カムネスはトライデントを持った男を見つめながら問いに答えるのを待つ。すると男がニッと笑みを浮かべながらトライデントの石突の部分で地面を叩いた。
「簡単なことだ、お前たちが通りそうな場所全てに予め障害物を置いて道を塞いでおいたんだよ。お前たちがどの道を通るか分からない以上、屋敷に続く全ての道を塞ぐしか足止めする方法は無いからな」
「成る程……」
「お前たちが屋敷を出た直後に襲撃するって言う手もあったんだが、あの時はまだ外に出ている住民の数が多くて目撃される可能性が高かったからな。外に出る連中の数が少なくなったこの時間に襲撃することにしたんだ」
住民たちに目撃されることを避けるため、ユーキたちが屋敷に戻る時間を狙って障害物を配置したことを自慢げに語る。

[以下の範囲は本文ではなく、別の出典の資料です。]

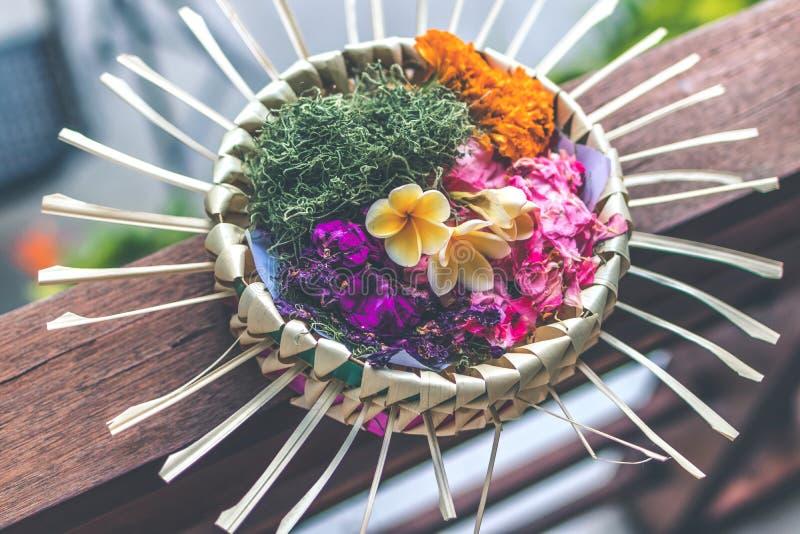 Dagliga offerings - canangsari är mycket viktig i Bali, Indonesien fotografering för bildbyråer
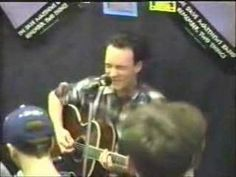 Even without a huge arena or band to back him...this is amazining testimony to talent as a very young Dave Matthews plays a rendition of Warehouse in 1993 to a record store audience. Incredible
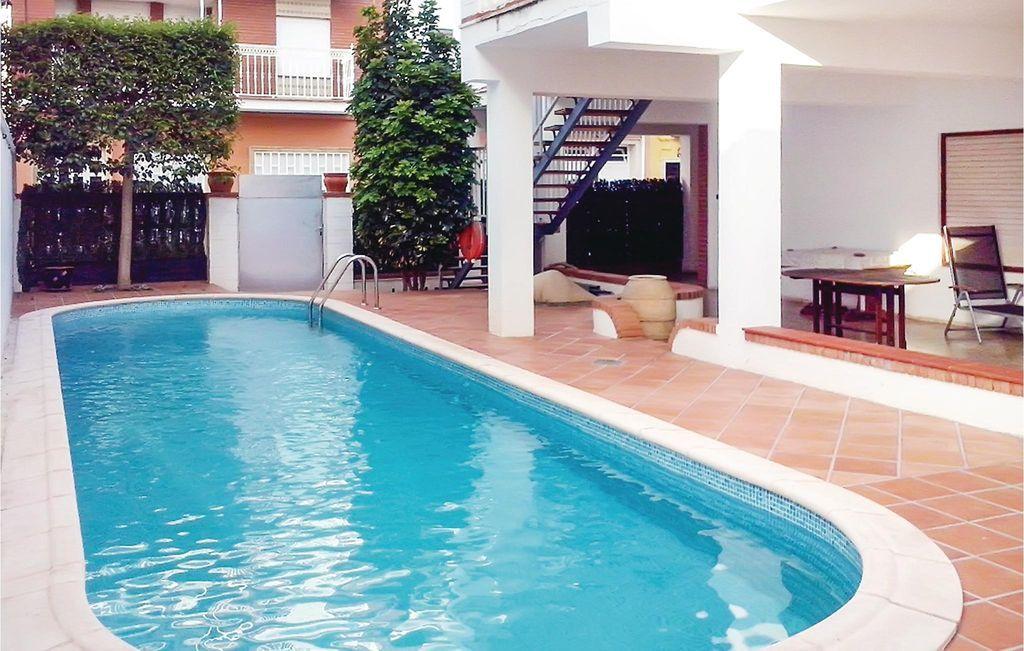 Equipada residencia con piscina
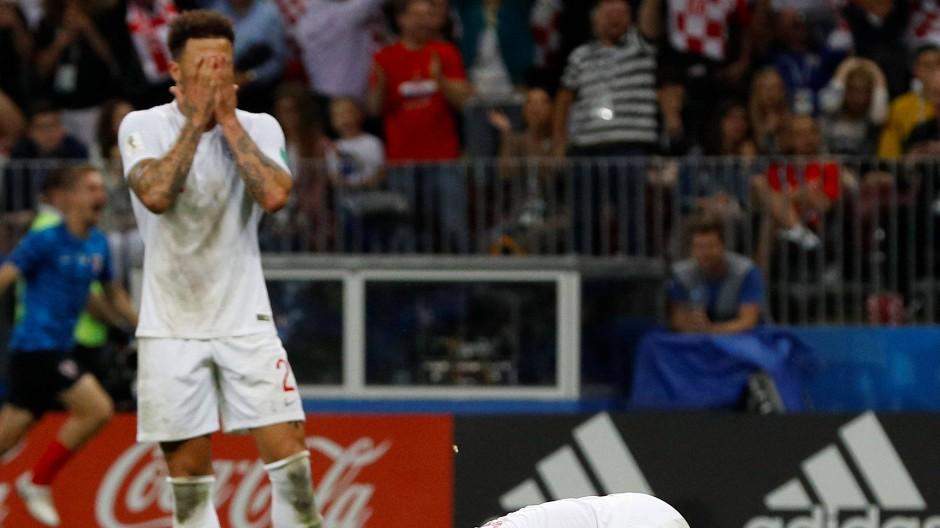Peinlich: Der englische Nationalspieler Kyle Walker (im BIld nach der Niederlage im WM-Halbfinale 2018) verstößt mit Prostituierten gegen Corona-Regeln.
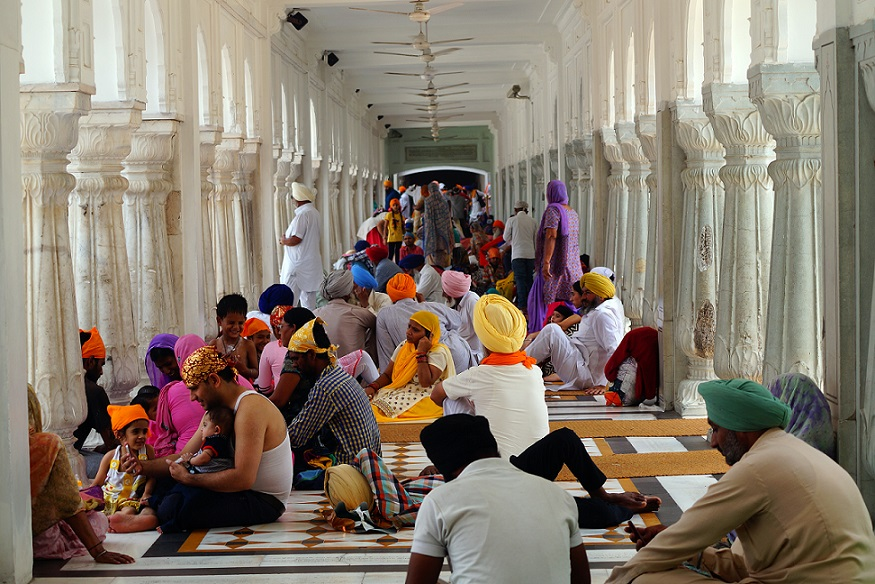 Inside_Golden_temple_Amritsar_India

単純で手間の掛かる方法だが、相手がどのように行動するか分からない状況では最も成功率が高い方法だと、ユーキは男の話を聞いてそう思っていた。
「道を塞いだ後はお前らが乗る馬車をバレないように尾行し、停まった瞬間に襲撃するって作戦だ」
「……そうか、説明、感謝する」
カムネスは足の位置を僅かにずらしながら呟き、カムネスの反応を見た男はもう訊きたいことはないのだと感じてトライデントを構え直す。
疑問が解けて戦いに集中できるようになたカムネスは素早く視線を動かして敵の立ち位置を確認する。

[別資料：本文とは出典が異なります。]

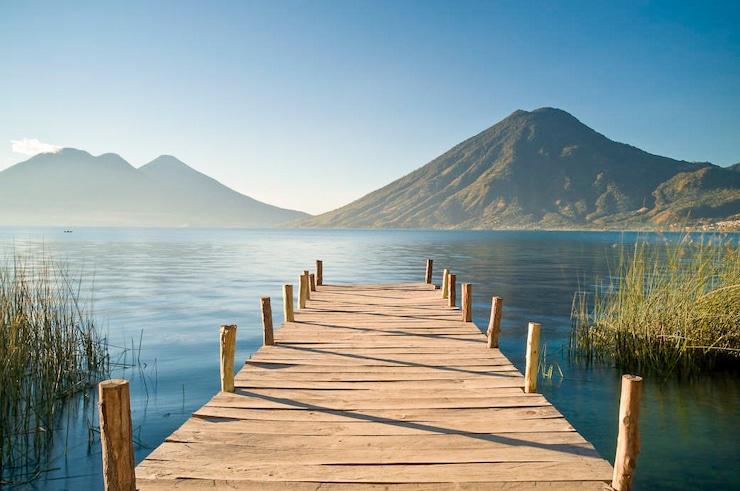 Lake Atitlan mit Vulkan in San Pedro Guatemala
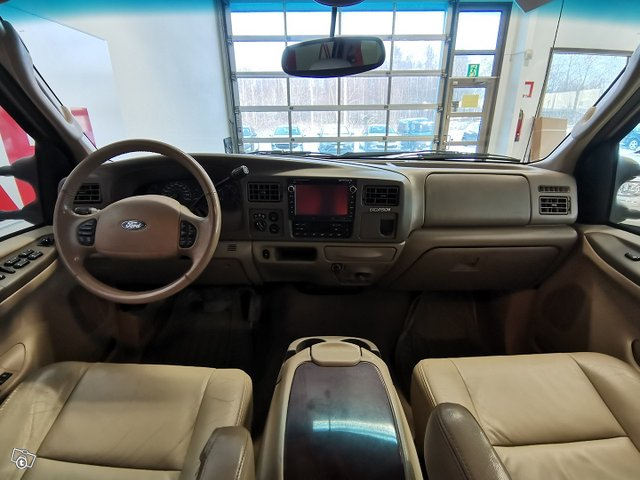 FORD Excursion 13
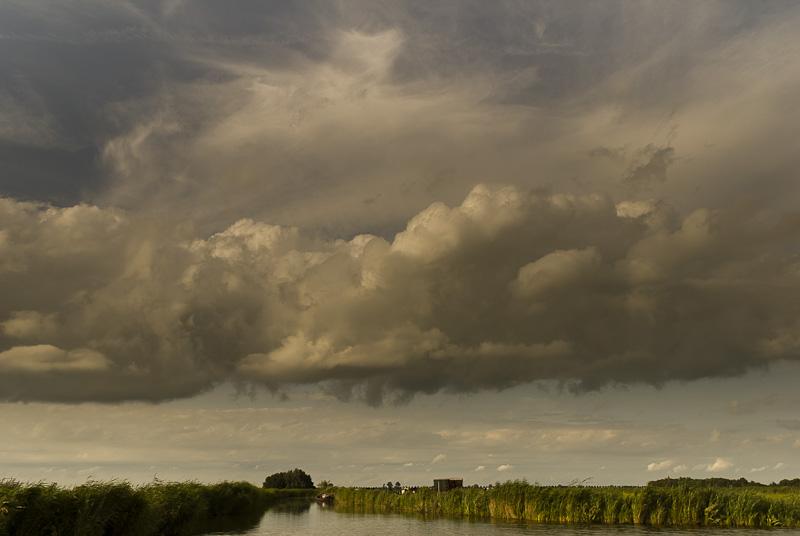 Regenwolken boven Jisperveld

自分たちと男たちとの距離はかなりあるため、よほどのことが無い限り不意打ちを受けたりすることは無いとカムネスは判断した。
「ルナパレス、ドールスト、そっちにいる四人は君たちに任せる。僕はこっちの三人の相手をする」
「分かりました」
「……ん」
指示を聞いたユーキとフィランは静かに返事をして前にいる男たちを見つめる。男たちは児童であるユーキと幼さが残るフィランを軽く見ているのか、構えながら余裕の笑みを浮かべていた。
「ロギュン、お前は馬車を護れ。もしも僕やルナパレスたちが倒し損ねたり、馬車を襲おうとする奴が来たら迎撃しろ」
「お任せください。……最も会長たちが敵を倒し損ねる、なんてことは無いと思っていますが」
ロギュンは目を閉じながら笑みを浮かべ、彼女の言葉を聞いたカムネスも小さく笑った。
「リンツール伯爵からは敵を生け捕りにするよう言われているが、最も重要なのはナナルちゃんだ。ナナルちゃんを護るために斬らなくてはならない状況になったら迷わず斬り捨てろ」
笑顔を消し、場合によっては殺害しろと語るカムネスを見たユーキは小さく反応し、月下と月影を構えながら両足を軽く曲げる。
ユーキたちは得物を構えながら男たちの様子を窺う。そんな中、ユーキとフィランの前にいた四人の男が武器を構えながら一斉に二人に向かって走って来た。ユーキとフィランは得物を構えて男たちを迎え撃つ態勢に入る。
距離を詰めた後、最初に動いたのはバトルアックスを持つ男だった。男は一番近くにいるフィランの前まで来るとハンドアックスを振り下ろして攻撃する。フィランは表情を一切変えずに左へ移動して振り下ろしを避け、素早くコクヨを左上に振り上げ反撃した。
コクヨは男の胴体を切り裂くが不思議なことに胴体を斬った感触は無く、フィランは不思議に思って男を見上げる。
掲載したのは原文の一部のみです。